Ações incipientes – Para atender a essa demanda cada vez maior, a Cetesb estabeleceu uma sistemática de gerenciamento de áreas contaminadas. A metodologia engloba, segundo Rocca, análise e amostragem de solo e águas subterrâneas em áreas suspeitas ou que foram objeto de denúncia. Ainda de acordo com o gerente do órgão, são lugares onde foram desenvolvidas atividades potencialmente poluidoras e pode ter ocorrido vazamento ou manuseio de produtos químicos de tanques, descarte de resíduos, acidentes e infiltração de efluentes líquidos ou produtos químicos no solo. Feita a investigação, “se as concentrações de contaminantes forem superiores aos chamados valores de intervenção, a área é decretada contaminada sob investigação e passará para o bloco das atividades de remediação”. A solução para a localidade é definida “levando-se em conta, primeiro, os riscos à saúde humana e depois os compartimentos ambientais a proteger”. Rocca enumera os procedimentos possíveis, entre os quais descontaminar, isolar ou restringir o uso da área, mediante a utilização de técnicas diversas. Caso o responsável pelo local não tome as medidas cabíveis, pode ser multado, sofrer a interdição de suas atividades ou até processo criminal.
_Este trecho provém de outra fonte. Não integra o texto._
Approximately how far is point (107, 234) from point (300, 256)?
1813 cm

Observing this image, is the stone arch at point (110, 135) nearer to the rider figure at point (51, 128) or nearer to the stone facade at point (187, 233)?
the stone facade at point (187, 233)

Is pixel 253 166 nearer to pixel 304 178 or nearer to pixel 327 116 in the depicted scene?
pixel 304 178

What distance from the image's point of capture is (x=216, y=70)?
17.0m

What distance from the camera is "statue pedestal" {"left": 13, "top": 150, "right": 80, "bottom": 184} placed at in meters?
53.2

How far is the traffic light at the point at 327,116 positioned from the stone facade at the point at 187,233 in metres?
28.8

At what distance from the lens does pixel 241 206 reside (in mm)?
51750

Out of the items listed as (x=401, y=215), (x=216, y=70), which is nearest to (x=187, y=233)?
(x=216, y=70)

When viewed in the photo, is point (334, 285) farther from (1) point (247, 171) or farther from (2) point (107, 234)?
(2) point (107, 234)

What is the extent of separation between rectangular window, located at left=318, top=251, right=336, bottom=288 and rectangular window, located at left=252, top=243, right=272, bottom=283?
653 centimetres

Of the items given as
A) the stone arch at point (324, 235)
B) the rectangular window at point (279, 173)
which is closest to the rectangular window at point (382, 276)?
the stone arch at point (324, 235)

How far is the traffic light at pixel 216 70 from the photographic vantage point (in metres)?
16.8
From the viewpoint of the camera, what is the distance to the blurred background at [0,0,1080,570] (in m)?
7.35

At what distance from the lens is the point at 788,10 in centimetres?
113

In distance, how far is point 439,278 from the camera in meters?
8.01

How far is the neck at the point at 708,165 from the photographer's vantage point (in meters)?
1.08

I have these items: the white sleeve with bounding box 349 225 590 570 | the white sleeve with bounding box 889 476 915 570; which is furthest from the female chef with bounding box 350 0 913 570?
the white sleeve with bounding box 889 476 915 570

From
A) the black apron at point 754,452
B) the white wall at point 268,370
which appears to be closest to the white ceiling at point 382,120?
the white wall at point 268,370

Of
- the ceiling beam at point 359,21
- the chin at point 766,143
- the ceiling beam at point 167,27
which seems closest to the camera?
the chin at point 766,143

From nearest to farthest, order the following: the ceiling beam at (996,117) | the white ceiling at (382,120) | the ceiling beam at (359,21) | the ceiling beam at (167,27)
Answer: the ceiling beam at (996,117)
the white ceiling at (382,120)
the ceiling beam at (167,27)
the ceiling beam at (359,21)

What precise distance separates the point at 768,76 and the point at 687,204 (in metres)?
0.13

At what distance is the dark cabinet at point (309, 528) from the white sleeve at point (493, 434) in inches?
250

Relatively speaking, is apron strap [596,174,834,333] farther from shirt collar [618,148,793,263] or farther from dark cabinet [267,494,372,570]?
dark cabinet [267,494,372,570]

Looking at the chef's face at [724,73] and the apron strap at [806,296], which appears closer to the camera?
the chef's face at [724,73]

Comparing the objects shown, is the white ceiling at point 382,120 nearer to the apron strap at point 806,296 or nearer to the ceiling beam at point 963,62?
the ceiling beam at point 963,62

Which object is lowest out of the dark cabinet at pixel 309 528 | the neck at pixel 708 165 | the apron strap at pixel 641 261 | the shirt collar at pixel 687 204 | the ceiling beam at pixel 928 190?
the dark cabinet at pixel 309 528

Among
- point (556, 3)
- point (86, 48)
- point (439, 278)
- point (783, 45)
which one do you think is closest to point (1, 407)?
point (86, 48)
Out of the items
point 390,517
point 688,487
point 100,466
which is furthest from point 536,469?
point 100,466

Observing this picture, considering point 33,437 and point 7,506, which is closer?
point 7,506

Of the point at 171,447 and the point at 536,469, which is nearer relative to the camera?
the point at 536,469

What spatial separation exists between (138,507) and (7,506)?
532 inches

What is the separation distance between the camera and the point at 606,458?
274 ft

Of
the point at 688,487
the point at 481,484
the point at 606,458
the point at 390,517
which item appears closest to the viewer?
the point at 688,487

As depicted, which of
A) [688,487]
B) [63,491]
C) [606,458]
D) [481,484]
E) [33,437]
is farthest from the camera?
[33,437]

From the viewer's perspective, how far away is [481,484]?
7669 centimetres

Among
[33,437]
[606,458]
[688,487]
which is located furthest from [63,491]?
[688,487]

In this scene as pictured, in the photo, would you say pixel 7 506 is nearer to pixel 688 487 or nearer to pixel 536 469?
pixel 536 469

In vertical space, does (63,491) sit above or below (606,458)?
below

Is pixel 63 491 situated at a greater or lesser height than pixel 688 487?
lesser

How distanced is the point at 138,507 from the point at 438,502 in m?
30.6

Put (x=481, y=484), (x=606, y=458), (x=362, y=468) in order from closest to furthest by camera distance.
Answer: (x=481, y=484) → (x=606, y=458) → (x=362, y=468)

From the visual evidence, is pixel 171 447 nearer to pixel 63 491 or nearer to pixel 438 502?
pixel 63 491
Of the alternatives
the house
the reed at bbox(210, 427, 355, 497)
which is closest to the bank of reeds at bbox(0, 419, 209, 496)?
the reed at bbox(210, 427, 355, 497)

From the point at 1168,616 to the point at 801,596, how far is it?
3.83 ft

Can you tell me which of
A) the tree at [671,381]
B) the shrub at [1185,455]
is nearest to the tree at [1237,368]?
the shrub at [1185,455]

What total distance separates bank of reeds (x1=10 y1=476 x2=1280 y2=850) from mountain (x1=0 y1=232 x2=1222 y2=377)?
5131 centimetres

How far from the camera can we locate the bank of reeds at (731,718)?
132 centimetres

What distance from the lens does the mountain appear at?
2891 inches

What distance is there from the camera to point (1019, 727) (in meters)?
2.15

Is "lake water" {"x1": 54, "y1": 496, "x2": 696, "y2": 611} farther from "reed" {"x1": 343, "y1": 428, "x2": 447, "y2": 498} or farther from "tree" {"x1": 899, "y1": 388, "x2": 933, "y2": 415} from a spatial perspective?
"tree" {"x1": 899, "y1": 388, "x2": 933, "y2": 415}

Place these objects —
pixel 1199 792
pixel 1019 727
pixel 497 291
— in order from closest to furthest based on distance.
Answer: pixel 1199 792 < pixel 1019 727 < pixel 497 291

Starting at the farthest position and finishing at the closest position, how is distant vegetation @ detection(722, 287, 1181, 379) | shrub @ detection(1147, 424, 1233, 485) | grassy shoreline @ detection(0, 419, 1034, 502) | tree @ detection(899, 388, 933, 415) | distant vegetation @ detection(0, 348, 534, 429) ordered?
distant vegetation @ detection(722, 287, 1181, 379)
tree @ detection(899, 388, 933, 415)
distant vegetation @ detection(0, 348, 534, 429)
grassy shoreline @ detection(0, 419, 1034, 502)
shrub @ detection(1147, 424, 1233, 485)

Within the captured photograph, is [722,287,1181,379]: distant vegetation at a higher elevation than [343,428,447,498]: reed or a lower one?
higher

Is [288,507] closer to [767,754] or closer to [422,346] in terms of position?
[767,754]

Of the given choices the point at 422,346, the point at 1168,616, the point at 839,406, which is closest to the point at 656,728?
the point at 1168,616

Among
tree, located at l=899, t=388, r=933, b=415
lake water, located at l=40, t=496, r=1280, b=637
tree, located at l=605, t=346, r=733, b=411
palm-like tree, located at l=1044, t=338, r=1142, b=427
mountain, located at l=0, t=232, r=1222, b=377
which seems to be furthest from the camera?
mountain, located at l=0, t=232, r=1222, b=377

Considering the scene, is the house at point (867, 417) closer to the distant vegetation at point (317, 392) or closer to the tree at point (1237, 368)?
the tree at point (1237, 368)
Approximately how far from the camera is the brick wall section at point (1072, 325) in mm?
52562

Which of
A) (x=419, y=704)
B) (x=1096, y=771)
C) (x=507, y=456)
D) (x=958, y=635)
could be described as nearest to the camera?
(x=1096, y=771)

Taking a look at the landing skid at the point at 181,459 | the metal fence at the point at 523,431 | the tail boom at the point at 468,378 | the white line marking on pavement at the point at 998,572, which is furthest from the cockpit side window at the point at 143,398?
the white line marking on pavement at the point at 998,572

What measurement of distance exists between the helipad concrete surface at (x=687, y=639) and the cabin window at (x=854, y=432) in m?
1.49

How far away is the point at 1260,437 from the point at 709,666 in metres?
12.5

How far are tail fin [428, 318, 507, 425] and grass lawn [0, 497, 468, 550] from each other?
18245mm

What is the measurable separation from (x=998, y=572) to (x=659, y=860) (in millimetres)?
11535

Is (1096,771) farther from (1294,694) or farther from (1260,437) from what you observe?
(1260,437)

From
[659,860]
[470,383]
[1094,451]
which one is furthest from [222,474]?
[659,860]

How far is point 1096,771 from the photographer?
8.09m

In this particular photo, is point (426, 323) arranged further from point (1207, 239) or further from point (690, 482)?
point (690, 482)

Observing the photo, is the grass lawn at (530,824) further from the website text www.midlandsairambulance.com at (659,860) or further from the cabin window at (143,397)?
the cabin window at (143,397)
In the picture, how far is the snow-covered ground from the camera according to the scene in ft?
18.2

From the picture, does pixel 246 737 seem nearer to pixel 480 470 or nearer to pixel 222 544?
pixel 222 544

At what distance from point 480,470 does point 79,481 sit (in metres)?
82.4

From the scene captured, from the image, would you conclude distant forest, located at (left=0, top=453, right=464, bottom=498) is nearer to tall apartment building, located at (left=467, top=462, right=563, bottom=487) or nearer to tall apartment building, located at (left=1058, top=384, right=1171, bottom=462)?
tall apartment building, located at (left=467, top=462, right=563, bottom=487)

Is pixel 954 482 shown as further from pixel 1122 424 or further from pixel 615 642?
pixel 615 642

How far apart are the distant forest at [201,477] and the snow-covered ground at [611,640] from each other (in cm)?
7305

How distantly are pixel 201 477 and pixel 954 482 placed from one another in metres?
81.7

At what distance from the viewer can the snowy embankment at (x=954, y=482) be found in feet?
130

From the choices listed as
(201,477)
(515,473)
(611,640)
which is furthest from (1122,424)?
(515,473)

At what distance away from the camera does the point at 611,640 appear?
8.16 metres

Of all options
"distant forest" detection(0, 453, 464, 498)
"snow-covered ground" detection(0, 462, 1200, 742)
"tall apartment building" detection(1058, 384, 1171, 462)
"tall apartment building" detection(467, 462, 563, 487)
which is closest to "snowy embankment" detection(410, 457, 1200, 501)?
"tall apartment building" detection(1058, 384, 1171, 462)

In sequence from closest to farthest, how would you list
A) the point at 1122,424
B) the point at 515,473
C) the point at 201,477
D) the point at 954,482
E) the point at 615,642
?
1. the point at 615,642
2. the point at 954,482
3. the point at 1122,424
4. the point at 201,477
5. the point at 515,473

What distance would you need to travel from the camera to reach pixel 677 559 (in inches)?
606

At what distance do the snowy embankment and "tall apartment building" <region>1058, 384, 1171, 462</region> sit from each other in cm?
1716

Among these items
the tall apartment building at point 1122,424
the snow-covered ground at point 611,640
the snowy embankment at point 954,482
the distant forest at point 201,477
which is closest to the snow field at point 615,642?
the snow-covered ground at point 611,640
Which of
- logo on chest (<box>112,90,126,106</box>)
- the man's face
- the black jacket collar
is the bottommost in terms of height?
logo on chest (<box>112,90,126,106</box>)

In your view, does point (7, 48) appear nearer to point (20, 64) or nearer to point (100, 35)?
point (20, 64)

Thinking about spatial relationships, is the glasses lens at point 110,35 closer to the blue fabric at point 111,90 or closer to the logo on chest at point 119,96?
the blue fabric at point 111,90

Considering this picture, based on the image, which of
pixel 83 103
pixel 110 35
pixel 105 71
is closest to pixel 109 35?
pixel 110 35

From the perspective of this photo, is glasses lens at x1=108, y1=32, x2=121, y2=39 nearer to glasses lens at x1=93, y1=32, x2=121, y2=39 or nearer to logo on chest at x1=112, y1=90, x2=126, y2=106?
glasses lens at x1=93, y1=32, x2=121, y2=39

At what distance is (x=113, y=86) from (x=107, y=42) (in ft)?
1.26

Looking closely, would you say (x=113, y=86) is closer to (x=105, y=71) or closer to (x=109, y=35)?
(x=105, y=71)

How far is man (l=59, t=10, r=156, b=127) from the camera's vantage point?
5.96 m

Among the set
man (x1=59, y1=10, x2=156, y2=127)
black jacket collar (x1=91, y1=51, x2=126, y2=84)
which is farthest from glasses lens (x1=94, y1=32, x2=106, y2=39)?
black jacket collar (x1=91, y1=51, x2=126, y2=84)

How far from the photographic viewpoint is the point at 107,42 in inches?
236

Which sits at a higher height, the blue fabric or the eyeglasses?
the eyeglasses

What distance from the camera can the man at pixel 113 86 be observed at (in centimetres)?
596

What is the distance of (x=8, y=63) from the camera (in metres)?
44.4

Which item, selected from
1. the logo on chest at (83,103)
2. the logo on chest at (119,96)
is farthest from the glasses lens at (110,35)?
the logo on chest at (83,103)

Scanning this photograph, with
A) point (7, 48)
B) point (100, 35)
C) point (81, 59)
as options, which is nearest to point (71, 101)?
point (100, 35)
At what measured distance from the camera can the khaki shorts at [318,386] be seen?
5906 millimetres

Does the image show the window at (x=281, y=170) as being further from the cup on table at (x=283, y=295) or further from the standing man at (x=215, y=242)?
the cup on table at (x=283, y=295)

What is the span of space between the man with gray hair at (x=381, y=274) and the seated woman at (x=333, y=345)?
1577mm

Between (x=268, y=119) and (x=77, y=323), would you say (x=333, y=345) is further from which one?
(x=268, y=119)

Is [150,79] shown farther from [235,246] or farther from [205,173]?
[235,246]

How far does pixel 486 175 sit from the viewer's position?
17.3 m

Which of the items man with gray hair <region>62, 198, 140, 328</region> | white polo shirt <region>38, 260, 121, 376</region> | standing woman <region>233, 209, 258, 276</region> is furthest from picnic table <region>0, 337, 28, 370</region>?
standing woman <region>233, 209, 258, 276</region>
Apesar do avanço no tratamento dessa questão, fato é que o Brasil ainda está na rebarba das nações industrializadas. “São oito a dez anos de diferença no equacionamento do problema”, confirma Rei. Diretor-presidente da ACPO (Associação de Combate aos POPs), Jeffer Castelo Branco vai mais longe: “As ações, a nosso ver, são muito incipientes e vão ao encontro de um sistema econômico muito bem preparado para defender a continuidade da mazela, com efeitos danosos na saúde pública. Os órgãos ambientais estão intimamente atrelados a essa lógica, inclusive têm como concepção que o seu cliente são as empresas e não a sociedade.” Ele continua: “Há deficiência de fiscalização em todos os setores e em alguns casos é inexistente.” Rocca refuta essas críticas e diz que hoje o tema é prioritário dentro da Cetesb. Inclusive assegura que, havendo necessidade, serão contratados mais profissionais para lidar com o assunto – hoje, de acordo com ele, há cerca de 22 técnicos do órgão envolvidos no tema, mais uns 350 ligados às agências ambientais. Porém, o gerente avisa: “Por mais que se aumente esse número, nunca vamos ter a onipresença necessária.” O caminho para equacionar a questão, para ele, é alertar a sociedade para o problema, bem como envolver todos os atores responsáveis, aí incluídas as prefeituras e as diversas secretarias de Estado. A pasta de Agricultura e Abastecimento, por exemplo, “pode desenvolver programas para orientar a aplicação de defensivos agrícolas e fertilizantes”. Com isso, contribuiria para conter a contaminação pelo agronegócio, conforme observa Rei, ainda não sujeito ao licenciamento ambiental no território paulista, mas com grande potencial poluidor.